:: REQUEST ::
All of the lines below are to be transcribed faithfully, with pictures excluded from the copy.

:: AVAILABLE RECORDS ::
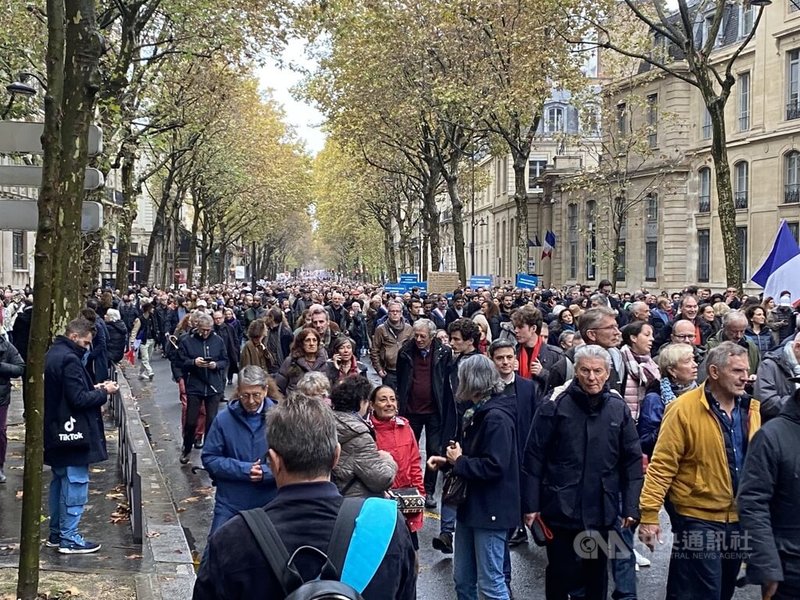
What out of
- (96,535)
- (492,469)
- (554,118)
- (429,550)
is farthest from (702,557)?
(554,118)

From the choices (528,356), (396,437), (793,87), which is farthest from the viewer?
(793,87)

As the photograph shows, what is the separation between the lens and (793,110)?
33469 millimetres

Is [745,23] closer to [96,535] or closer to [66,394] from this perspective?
[96,535]

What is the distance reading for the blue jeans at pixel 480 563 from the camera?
5.22 m

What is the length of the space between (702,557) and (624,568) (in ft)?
2.33

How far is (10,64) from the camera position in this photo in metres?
Answer: 19.8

:: RESULT ::
What out of
- (96,535)
- (492,469)
- (554,118)
- (429,550)
is farthest from (702,557)?
(554,118)

From the choices (528,356), (396,437), (793,87), which is farthest from the viewer?
(793,87)

As the photograph shows, what is the separation between the lens and (793,110)?
33469 millimetres

Is [745,23] closer to [96,535] or closer to [66,394] from this perspective?
[96,535]

What is the distance reading for the blue jeans at pixel 480 563 from the camera?
5.22 m

What is the length of the space between (702,557) and (624,568) (in ft)?
2.33

How far is (10,64) from the camera position in this photo in metres?
Answer: 19.8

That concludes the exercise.